* OBJECTIVE
Repeat the material below exactly, line for line.
── INPUT ──
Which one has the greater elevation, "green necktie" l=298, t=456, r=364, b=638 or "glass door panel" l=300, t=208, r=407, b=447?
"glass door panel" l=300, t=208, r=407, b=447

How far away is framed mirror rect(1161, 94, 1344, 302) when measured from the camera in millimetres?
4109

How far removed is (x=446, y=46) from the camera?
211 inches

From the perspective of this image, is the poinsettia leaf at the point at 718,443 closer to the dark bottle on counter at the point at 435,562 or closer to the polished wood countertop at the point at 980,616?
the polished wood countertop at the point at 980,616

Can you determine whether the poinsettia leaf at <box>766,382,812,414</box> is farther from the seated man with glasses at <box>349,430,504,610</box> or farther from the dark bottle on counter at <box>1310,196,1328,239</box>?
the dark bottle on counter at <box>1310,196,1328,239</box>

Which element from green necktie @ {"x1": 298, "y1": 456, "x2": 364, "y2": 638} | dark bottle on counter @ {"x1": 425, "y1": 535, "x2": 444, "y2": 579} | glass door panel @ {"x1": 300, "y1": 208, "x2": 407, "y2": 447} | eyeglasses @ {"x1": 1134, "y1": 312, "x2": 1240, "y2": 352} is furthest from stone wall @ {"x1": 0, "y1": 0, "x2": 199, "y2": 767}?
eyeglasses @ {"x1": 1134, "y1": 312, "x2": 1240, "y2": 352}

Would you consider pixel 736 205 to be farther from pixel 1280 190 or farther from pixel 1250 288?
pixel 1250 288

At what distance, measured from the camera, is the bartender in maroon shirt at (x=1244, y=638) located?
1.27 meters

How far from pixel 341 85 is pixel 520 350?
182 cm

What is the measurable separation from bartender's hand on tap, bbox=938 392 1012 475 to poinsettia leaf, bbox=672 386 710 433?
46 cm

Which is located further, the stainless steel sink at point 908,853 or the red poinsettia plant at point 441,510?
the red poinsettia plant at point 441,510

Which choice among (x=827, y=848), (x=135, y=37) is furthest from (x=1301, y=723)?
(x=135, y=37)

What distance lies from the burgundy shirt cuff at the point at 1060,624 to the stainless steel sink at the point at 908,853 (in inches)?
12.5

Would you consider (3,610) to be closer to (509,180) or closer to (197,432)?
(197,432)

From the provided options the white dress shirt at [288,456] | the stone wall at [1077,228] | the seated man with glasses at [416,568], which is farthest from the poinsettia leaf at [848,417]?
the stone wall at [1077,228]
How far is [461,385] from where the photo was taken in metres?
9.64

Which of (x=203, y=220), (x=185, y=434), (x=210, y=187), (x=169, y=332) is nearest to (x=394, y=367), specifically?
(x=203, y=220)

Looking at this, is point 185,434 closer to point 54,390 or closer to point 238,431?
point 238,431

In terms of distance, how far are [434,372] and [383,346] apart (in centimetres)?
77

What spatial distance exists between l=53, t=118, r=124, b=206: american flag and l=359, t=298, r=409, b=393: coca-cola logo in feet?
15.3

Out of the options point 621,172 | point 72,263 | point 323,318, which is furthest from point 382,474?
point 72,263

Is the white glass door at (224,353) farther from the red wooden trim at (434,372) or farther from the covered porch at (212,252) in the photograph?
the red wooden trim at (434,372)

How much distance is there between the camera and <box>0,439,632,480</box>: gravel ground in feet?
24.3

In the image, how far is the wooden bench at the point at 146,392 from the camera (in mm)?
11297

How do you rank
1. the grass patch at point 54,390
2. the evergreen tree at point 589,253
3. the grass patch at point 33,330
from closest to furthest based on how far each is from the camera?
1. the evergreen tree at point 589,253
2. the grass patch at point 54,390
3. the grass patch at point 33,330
───
* TASK RESPONSE
Which one has the greater elevation, "green necktie" l=298, t=456, r=364, b=638 or "glass door panel" l=300, t=208, r=407, b=447?
"glass door panel" l=300, t=208, r=407, b=447

How far away is framed mirror rect(1161, 94, 1344, 302) when measured from the camera in millimetres?
4109

How far removed is (x=446, y=46) from the camera?
211 inches

From the perspective of this image, is the poinsettia leaf at the point at 718,443 closer to the dark bottle on counter at the point at 435,562 or closer to the polished wood countertop at the point at 980,616?
the polished wood countertop at the point at 980,616

Can you determine whether the poinsettia leaf at <box>766,382,812,414</box> is farther from the seated man with glasses at <box>349,430,504,610</box> or farther from the dark bottle on counter at <box>1310,196,1328,239</box>?
the dark bottle on counter at <box>1310,196,1328,239</box>

Which element from green necktie @ {"x1": 298, "y1": 456, "x2": 364, "y2": 638} | dark bottle on counter @ {"x1": 425, "y1": 535, "x2": 444, "y2": 579} | glass door panel @ {"x1": 300, "y1": 208, "x2": 407, "y2": 447} | eyeglasses @ {"x1": 1134, "y1": 312, "x2": 1240, "y2": 352} is furthest from stone wall @ {"x1": 0, "y1": 0, "x2": 199, "y2": 767}?
eyeglasses @ {"x1": 1134, "y1": 312, "x2": 1240, "y2": 352}

Would you consider pixel 736 205 to be farther from pixel 1280 190 or farther from pixel 1250 288?
pixel 1250 288

At what distance, measured from the camera, is the bartender in maroon shirt at (x=1244, y=638) located?
1.27 meters

How far from pixel 341 85 is pixel 520 350?
182 cm

What is the measurable separation from bartender's hand on tap, bbox=938 392 1012 475 to poinsettia leaf, bbox=672 386 710 433?
46 cm

Which is located further, the stainless steel sink at point 908,853 or the red poinsettia plant at point 441,510?
the red poinsettia plant at point 441,510

Which choice among (x=827, y=848), (x=135, y=37) is furthest from (x=1301, y=723)?
(x=135, y=37)

What distance lies from the burgundy shirt cuff at the point at 1060,624 to the stainless steel sink at the point at 908,853 (in inches)?
12.5

Would you consider (3,610) to be closer to (509,180) or closer to (197,432)?
(197,432)

From the provided options the white dress shirt at [288,456] | the stone wall at [1077,228] | the seated man with glasses at [416,568], which is farthest from the poinsettia leaf at [848,417]?
the stone wall at [1077,228]
How far is [461,385] from where the photo was taken in metres?
9.64

Which of (x=203, y=220), (x=185, y=434), (x=210, y=187), (x=169, y=332) is nearest to (x=394, y=367), specifically?
(x=203, y=220)

Looking at this, is point 185,434 closer to point 54,390 or closer to point 238,431?
point 238,431

In terms of distance, how far are [434,372] and [383,346] apart (in centimetres)?
77

What spatial distance exists between l=53, t=118, r=124, b=206: american flag and l=359, t=298, r=409, b=393: coca-cola logo in feet?
15.3

Out of the options point 621,172 | point 72,263 | point 323,318, which is furthest from point 382,474?
point 72,263

Is the white glass door at (224,353) farther from the red wooden trim at (434,372) or farther from the covered porch at (212,252) in the photograph?
the red wooden trim at (434,372)

How much distance is there between the camera and <box>0,439,632,480</box>: gravel ground in feet?
24.3

In the image, how far is the wooden bench at the point at 146,392 from the camera (in mm)?
11297

How do you rank
1. the grass patch at point 54,390
2. the evergreen tree at point 589,253
3. the grass patch at point 33,330
from closest to furthest based on how far each is from the camera?
1. the evergreen tree at point 589,253
2. the grass patch at point 54,390
3. the grass patch at point 33,330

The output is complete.